My wife is an attractive highly sexed Chinese woman i met and married 12 years ago in China when i was there working. 5 months ago out of the blue she informed me she does not love me anymore and wants a divorce. We separated 4 months ago and she has told me we can never be husband and wife again, nor can we ever be together again, but she will always consider me part of her family (whatever that means). Since then we have played the rollercoaster game, one day she will call me and message me, has gone shopping and dropped of some of my favorite stuff without wanting any money for it, then next day argues and screams wildly at me. If i don't contact her in any way, after like 3 or 4 days she finds a reason to contact me. I have asked her if she has someone else, or has dated, and yes, if she has had sex, and she say no no no. She regularly reminds me that the marriage ended cause of my fault 100%. I have also found out she has been on dating sites for a few years at least, and knowing her as well as I do, with her very high sex drive, I would venture to guess that after 4 months separated from me, there is a very high chance she has been ****ed by another guy. Now my confusion is this - if she truly does not love me at all, and does not want to ever be with me ever again, not ever to go out for dinner, and states it is totally over and that she does not think of me at all ever now, then why the hell would she still talk to me almost daily, even though most times she gets arguing and yelling, why does she still the odd time buy me snacks that she knows i like, tell me that she has not dated anyone or had sex with anyone, and on and on and on? Me? If i had lost love for her, and said i want a divorce and we split, none of this what she does would happen. I would only have contact with her if it was an emergency.

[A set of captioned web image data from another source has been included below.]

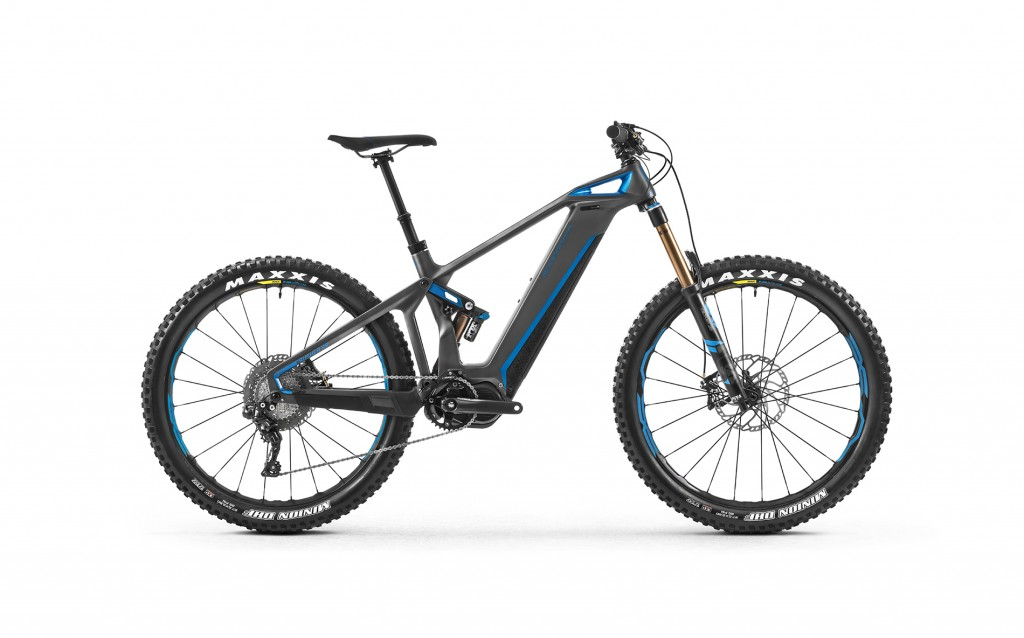 New e-Crusher Carbon 2018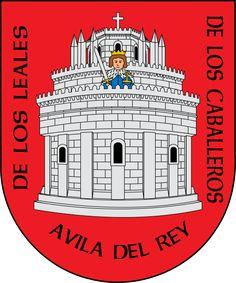 Ávila, Capital de Ávila, Comunidad Autonóma: Castilla y León, España #Ávila #España (L9322)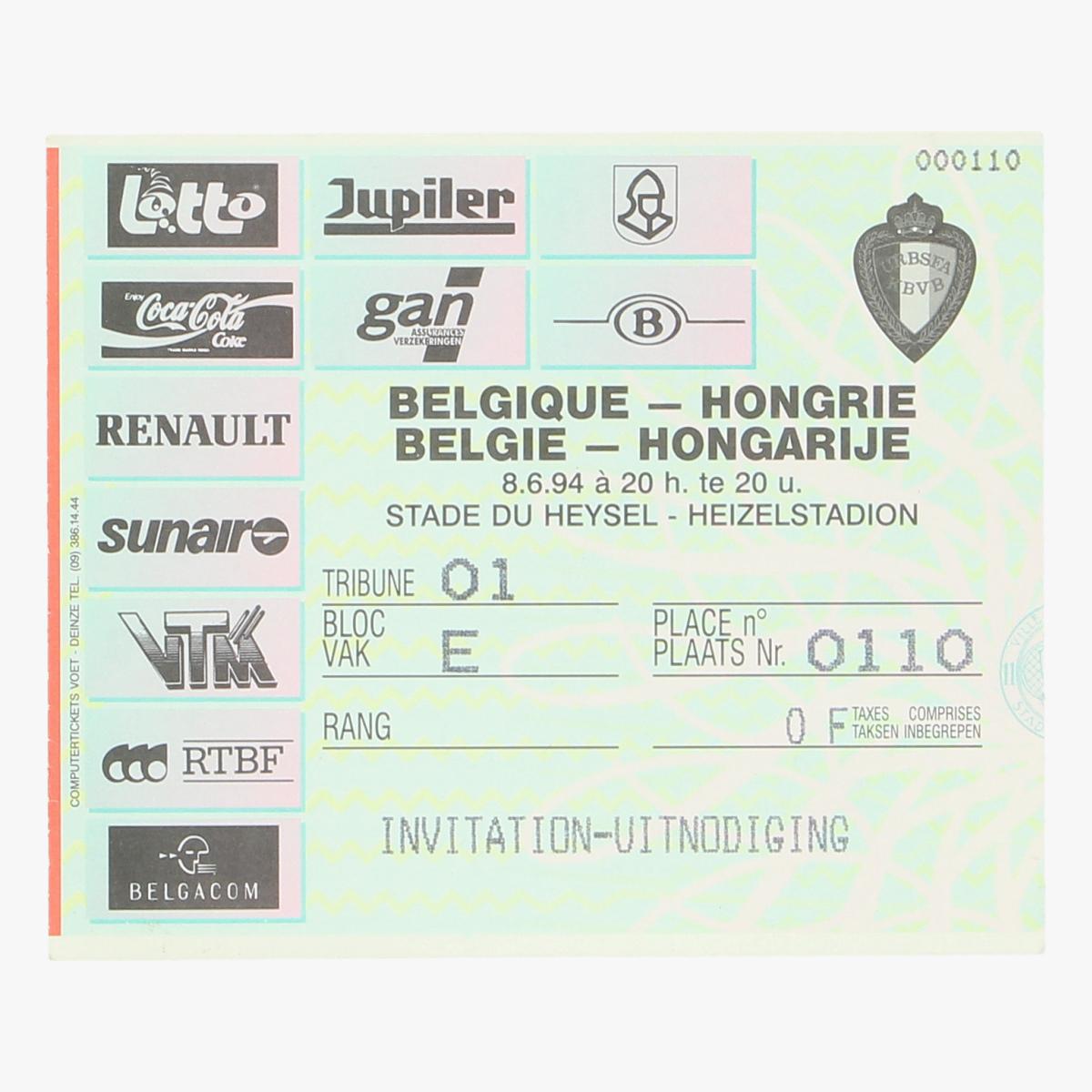 Afbeeldingen van voetbalticket Belgie - Hongarije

To me if I really have decided it is over for good, then that is exactly what it would be, over for good.

So 4 weeks ago she went to visit her family in China for 2 months, she is still there. She told me the night before she left, she called me, and told me she was leaving in the morning, which i already knew, and as planned, her and a girfriend of her's were going. Anyhow, i got that feeling, and few days later called the travel agent, the owner is a friend of mine also, and found out that my wife and her gf went of course, as well as 2 guys that went with them also. So i sent the wife an email, said i hope u made it there ok, and have a good time and be safe, and then said, oh, and also, say hi to the 2 guys that went with you and your girlfriend. That was all I said. So a week ago i got an email from her in China, saying she did not take a man with her, she had not lied to me, but that she wanted me to know that recently she had sex with a man. I never replied.

Then a few days ago she called me from China and asked me if i knew her library card number ,she needed it to get into her gmail account she said. And i said no, and she began getting arguing again that i ruined what could have been a wonderful life togther, and i just hung up, tired of hearing that.

So, i know divorce her, and all that stuff. but what i am hoping for from some people here, is why is she still bothering, calling me, etc?

And why would a separated wife send her husband an email saying she recently had sex with a man? And telling him that by email??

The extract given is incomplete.